78.なにがあっても
口づけが終わると、ふと私は思い出したように、テントから顔を出した。
「どうかした?」
「ううん。別に…」
思わず安堵のため息が出る。木漏れ日一つもない、真っ暗な森。暗い場所はあんまり好きじゃないけど、今は助かったと思うべきだ。
「ロザリー達は?」
「二人で薪を取りに行ってる」
アンドリューが私の手を握った。
彼の美しい瞳は、私をとらえ続ける。
「あのさ。辛いことがあったら、なんでも言ってよね。俺ばっか色々言って…なんか悪いし」
「そんなことないよ」
私は微笑んで彼を安心させようとしたのに、逆に彼の顔を曇らせてしまった。
アンドリューはしきりに口を開けたり塞いだりして、何か言葉にしたいらしくても、うまくできていない。その魚みたいな姿に思わず笑ってしまった。
「ねえ、アンドリュー」
「何?」
「外に出よう?」
「え…?ええ!?」
私が彼の腕をとって、強引にテントから出た。
きっと、外は明るいんだろう。でも、森が全部影にしてしまい、夜みたいに真っ暗。
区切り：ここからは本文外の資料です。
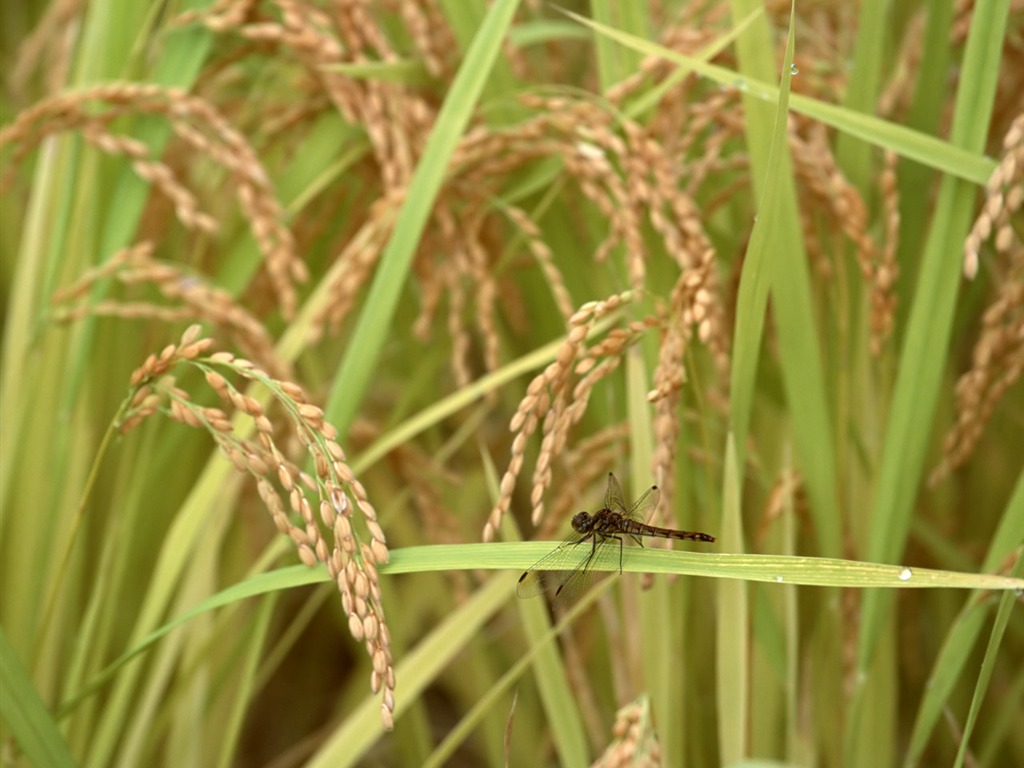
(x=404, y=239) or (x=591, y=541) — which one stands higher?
(x=404, y=239)

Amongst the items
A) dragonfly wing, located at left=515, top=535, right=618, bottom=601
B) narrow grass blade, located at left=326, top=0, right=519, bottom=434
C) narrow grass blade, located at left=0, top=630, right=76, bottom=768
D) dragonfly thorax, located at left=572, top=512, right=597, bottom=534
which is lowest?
narrow grass blade, located at left=0, top=630, right=76, bottom=768

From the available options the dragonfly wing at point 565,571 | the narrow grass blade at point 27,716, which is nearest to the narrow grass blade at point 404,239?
the dragonfly wing at point 565,571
夜以上に怖い。
おばけがやってきても、おかしくない雰囲気。
でも、アンドリューの姿だけはっきりと見えて、その姿が、もう見ることができない太陽のように見えて。
彼の赤髪が、私の暗くなってしまった世界に、色をつけ出す。
「髪…綺麗だよね」
「え?」
アンドリューは微笑みながら、私の髪を触った。彼の細い指が、私の肌をくすぐる。
「初めて見た時から思ってた。君の漆黒の髪と、海のような真っ青な目。すっごい綺麗だなって」
「だったら、私はアンドリューの髪が好き。赤髪って、どこでもすぐに見つかるじゃない?」
「からかってんのか?」
私が微笑んで返事すると、彼は肩をすくめた。
私は、自分の容姿が、あんまり好きじゃなかった。真っ暗な城に住んでいて、もし金髪なら、まだ気持ちが楽だったのかもしれない。でも、真っ黒な色で、よく悲しくなっていたりした。
…あの時はまだバンパイアじゃなかったのに、バンパイアになってしまった気分で。暗い気持ちにさせた黒が、私は嫌いだった。
でも、アンドリューに褒められた。私の黒髮を、綺麗と言ってくれた。
それだけなのに、とても自分の髪が、愛しく思うようになった。不思議よね、アンドリューって。
アンドリューが急に真剣な目になると、私の頭を強引に彼の肩に預けた。
「お願いがある」
「なに?」
私の声が、少し震えていた。アンドリューの首筋が…近い。
心臓がバクバクと音を上げた。私の理性とは違うどこからか、彼を殺せと命じている。
「生きることを諦めんなよ。俺は…何があっても、サラが好きだから」
このセリフで、私の悪魔がまた囁いた。
『殺せ。彼を殺せ』
違う…違うよ!
『好きな男を、殺せ』
「違う!」
私はアンドリューを突き放して、座り込んだ。
消えろ…消えろ、サタン!あんたなんか、要らない!
アンドリューだけでいい。彼とずっと笑って過ごしたい!
だから、やめて!
私の…私の人生に口出ししないで!
『みーつけた』
ハッとして、私は体を縮めた。間違いない。悪魔だ。
みーつけたって?まさか、この近くに…?
「サラ!」
アンドリューがしゃがんで、私の顔を覗いた。
私は泣きながら、彼に笑いかけた。牙が見えてしまったかもしれないぐらい、思いっきり笑った。
「アンドリュー…私、あなたのこ…」
目の前が、急に回り出す。
まるで…そう。
『オズの魔法使い』の冒頭。ドロシーが、竜巻に巻き込まれた時のような。
そんな、恐ろしい予感。
私は、彼女のように楽しい気分ではない。
「とが好き!」
私が頭を回しながら叫び、目を開けると、その景色は、真っ暗な森じゃなかった。
見覚えがある。とても、見覚えがある場所。
でも、今は私がいた頃とは違い…まるで、獣をここで飼っているのか?と思うぐらい、ぐっちゃぐちゃだった。